A young teen sits uncomfortably at a table in a coffee shop, squirming as her parents ask her about her date for the Sadie Hawkins dance. Unwillingly, the teen informs her parents that she is gay.
They are not supportive.
“You’re going to need help, you’re going to get help and you’re going to thank us later,” shouted the father figure.
This is what students and Muncie community members got a glimpse of as they ventured through the Tunnel of Oppression Thursday evening, hosted by Housing and Residence Life in the L.A. Pittenger Student Center Ballroom. The scenario is fictional, and is intended to show an audience the kinds of discrimination that oppressed groups face.
Drew Leininger, a member of the Tunnel of Oppression subcommittee in Housing and Residence Life, said that it hosts this event annually to educate attendees about the common forms of discrimination oppressed groups of people face everyday.

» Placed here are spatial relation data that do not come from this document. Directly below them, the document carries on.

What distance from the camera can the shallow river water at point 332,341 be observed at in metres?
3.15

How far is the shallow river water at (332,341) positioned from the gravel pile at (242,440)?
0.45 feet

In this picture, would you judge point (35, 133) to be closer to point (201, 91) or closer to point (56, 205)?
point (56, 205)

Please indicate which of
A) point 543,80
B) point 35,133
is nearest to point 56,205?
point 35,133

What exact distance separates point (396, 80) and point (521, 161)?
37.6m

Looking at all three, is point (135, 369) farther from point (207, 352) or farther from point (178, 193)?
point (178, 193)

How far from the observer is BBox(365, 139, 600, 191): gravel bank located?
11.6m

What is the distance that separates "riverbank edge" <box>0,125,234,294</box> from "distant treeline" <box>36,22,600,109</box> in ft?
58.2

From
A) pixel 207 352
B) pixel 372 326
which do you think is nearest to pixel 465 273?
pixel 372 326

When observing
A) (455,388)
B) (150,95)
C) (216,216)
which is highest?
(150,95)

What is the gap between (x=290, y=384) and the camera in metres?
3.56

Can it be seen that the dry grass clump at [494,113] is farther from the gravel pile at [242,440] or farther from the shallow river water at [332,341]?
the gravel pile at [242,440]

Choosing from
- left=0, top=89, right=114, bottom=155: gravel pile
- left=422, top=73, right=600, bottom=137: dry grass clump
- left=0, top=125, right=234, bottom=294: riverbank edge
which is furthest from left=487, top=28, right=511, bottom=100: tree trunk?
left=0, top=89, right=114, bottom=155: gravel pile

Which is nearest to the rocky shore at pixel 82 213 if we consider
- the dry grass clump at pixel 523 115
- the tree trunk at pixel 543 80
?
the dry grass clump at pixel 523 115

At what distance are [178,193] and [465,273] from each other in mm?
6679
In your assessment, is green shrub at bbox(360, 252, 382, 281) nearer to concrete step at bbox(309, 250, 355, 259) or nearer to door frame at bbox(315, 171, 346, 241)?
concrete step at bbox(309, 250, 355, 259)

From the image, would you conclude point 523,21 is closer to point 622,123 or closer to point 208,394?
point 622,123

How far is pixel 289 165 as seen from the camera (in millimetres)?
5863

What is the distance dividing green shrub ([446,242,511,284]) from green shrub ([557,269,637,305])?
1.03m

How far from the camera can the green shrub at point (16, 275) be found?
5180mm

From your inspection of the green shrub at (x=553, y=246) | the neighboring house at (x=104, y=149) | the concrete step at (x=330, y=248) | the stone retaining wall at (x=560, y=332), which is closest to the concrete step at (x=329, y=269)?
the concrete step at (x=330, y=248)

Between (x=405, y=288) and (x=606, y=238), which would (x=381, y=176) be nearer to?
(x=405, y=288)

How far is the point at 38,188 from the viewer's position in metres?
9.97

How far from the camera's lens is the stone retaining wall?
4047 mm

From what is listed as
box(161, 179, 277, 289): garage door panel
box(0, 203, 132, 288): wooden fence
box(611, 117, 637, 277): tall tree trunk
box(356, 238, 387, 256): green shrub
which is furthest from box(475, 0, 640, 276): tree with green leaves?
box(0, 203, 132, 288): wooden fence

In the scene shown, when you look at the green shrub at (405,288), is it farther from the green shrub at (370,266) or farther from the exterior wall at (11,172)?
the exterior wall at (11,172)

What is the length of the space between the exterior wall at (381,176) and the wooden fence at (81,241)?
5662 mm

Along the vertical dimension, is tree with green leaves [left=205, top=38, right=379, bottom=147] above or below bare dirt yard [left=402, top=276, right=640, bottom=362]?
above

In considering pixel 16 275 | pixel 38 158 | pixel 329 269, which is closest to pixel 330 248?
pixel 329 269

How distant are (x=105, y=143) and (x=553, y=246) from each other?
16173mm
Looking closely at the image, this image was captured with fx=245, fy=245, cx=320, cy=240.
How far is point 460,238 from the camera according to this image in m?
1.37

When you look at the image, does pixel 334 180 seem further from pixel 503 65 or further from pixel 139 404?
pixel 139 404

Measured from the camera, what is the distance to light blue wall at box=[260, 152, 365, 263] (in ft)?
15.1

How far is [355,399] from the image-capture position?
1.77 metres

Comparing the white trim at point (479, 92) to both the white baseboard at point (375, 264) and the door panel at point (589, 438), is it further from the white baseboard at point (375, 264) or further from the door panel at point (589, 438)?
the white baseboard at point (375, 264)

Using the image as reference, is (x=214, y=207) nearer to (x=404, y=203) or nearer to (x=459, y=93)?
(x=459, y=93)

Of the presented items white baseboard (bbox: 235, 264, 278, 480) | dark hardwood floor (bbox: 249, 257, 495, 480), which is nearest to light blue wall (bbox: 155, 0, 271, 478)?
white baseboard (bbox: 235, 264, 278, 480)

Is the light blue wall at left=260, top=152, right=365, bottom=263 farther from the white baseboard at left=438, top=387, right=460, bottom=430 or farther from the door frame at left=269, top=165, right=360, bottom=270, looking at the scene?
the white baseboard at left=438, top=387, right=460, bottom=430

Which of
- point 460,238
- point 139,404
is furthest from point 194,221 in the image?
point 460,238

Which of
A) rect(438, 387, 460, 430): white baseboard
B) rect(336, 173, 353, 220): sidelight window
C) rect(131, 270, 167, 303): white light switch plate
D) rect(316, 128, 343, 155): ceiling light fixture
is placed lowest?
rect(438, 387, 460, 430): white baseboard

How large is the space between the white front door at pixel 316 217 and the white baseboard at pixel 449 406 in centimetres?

“The goal of the tunnel is to show students who don’t identify with these groups what students are going through,” Leininger said. “It’s a way to educate students on different identities and the different experiences of these identities.”
Attendees gathered at the Student Center Ballroom, where they ventured through red and black curtains to witness four five-minute scenarios put on by different student organizations.
The whole tour lasted about 45 minutes and included briefing and debriefing sessions.
First, Spectrum members showcased the kinds of discrimination members of the LGBTQ community experience when they “come out” as LGBTQ.
The actors portrayed a high school student coming out to her parents as gay at a coffee shop. The parents disapprove.
Second, the Black Student Association (BSA) members delivered a message focused on “implicit bias” –– unintentional or unconscious racism one displays toward a person of color, often based off stereotypes.
BSA members created a classroom scenario, where a black student enters the class late. The student came into class late because his mother was in the hospital, but the teacher refuses to listen to his explanation, disregarding it as “another excuse.”
Additionally, the student mispronounces vocabulary terms on the whiteboard, which prompts the teacher to insult his intelligence rather than teach him the correct manner to say the words.
Third, Step In. Speak up. performed a scenario that detailed the emotions a sexual assault victim deals with after the assault.
In the scene, a female college student is sexually assaulted and the next day she tries to get help from her roommate and her mom. But both these characters blame her instead of showing her support.
The scene also touches on the subject of consent.
“This scene shows that the torment of assault doesn’t stop after assault,” said Jenna Risacher, the vice president for Step In, Speak Up, and the actor playing the sexual assault victim in the scene.
In the last scenario, The Center for Peace and Conflict Studies exhibited a situation in which intentionally racist characters verbally harass two Muslim women, telling them to get out of “their country.”
The racist characters force the women to either join them as oppressive people and give up their identities as Muslim, or to leave. One woman joins, holding up a white mask that completely covers her face, and the other woman rushes away from the harassers.
The Tunnel of Oppression ended with a debrief, in which attendees expressed feelings of discomfort, sadness, emotional distress and surprise at how common these forms of discrimination occur.
Steve Robert, a Muncie resident, said a good way to be supportive of oppressed groups is to ask them if they are okay and just listen to what they have to say.
“Somebody ends up getting hurt badly, so just get with them and say, ‘Hey,’” Robert said.
Junior biology major Jayla Thompson acted as a tour guide a second time this year because she said it’s a powerful event.
“[Attendees are] really shocked –– like they’ve never experienced that before, and it’s a good sign,” Thompson said. “It shows that they are grasping the feelings that the facilitators want them to be provoked by. They can take these reactions and form actions upon them to reduce oppression.”
Housing and Residence Life also handed out T-shirts at the event. The shirts are gray, depict the world in a bird cage and say “Tunnel of Oppression 2019” at the top of the bird cage, and “Be the Change” below the bird cage.